I could tell you what Vince Staples is eating for lunch, but we both agree that celebrity-profile trope is corny. There’s a lot in this world that Staples thinks is corny, but when we meet in downtown Manhattan on a June afternoon, he seems to be particularly peeved about the music industry. I can’t blame him. He’s only in New York City for the day, between a red-eye from Los Angeles, and another flight to London. And he’s spending his time answering a journalist’s questions, a thing he’s done hundreds of times in the past few years, and then doing a photo shoot. There are lot of things that have to be done in order to sell music that don’t involve music, and Staples isn’t particularly enthused.

“We expect niggas to make videos, to have merch, to have this whole aesthetic,” he tells me with palpable irritation. “When people start talking about these artists nowadays, music is the last thing you thinking about.”

He even quibbles with the way we describe musicians as “artists,” comparing the music industry to that of visual art, which he says he respects more. As he puts it, there are no museums for music—meaning that there are no institutions determining the rules for how music is consumed. Anyone can pay 99 cents for a song, or stream it on their service of choice, and feel ownership over it. With no one setting the rules, the work is subjected to everyone’s review, everyone’s opinion, everyone’s re-interpretation of the album art. The music is no longer about the music, but rather what the listener can project onto it. Or, as Staples says, “Everybody’s trying to put themselves in someone else’s picture.”

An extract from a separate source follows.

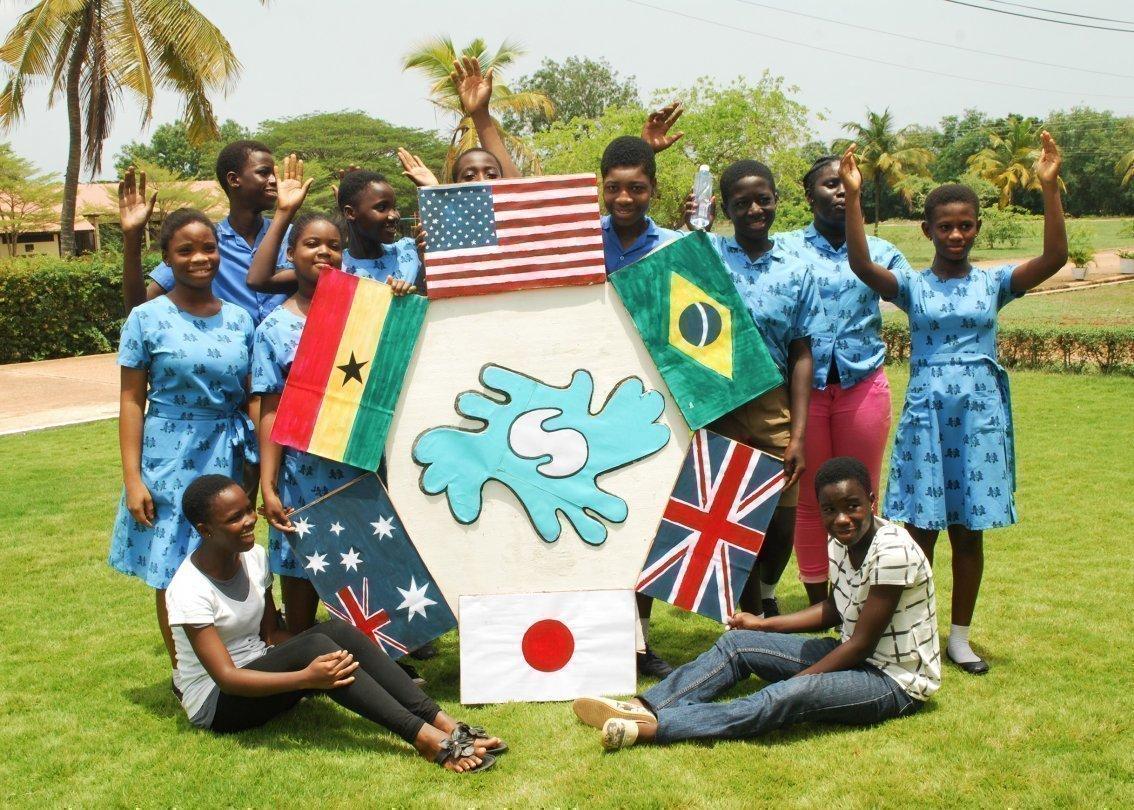 L'ONG SOS Villages d'Enfants International regroupe les associations régionales d'aide à l'enfance.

I don’t have the same level of reverence for the world of visual art—it’s difficult for me to totally respect any artform that deliberately tucks itself away for a highly selective audience that is determined by not much more than how deep your pockets are—but I understand his point. And that’s a big part of what makes Staples such a sought-after figure. Even when you disagree with him, his perspective is so well-considered and the power of his personality is so magnetic, he will win you over. He processes the world very quickly. His patience for stupidity is thinner than the gap between his two front teeth. His sense of humor is quintessentially black American, born out of that unique understanding of oppression while clocking the absurd logic of racism. A week after we first meet, in the green room before his recent appearance on “The Daily Show,” Staples is asked if he’s going to wear his eyeglasses on air. “Nah,” he replies, “can’t let The Man know you got a disability.”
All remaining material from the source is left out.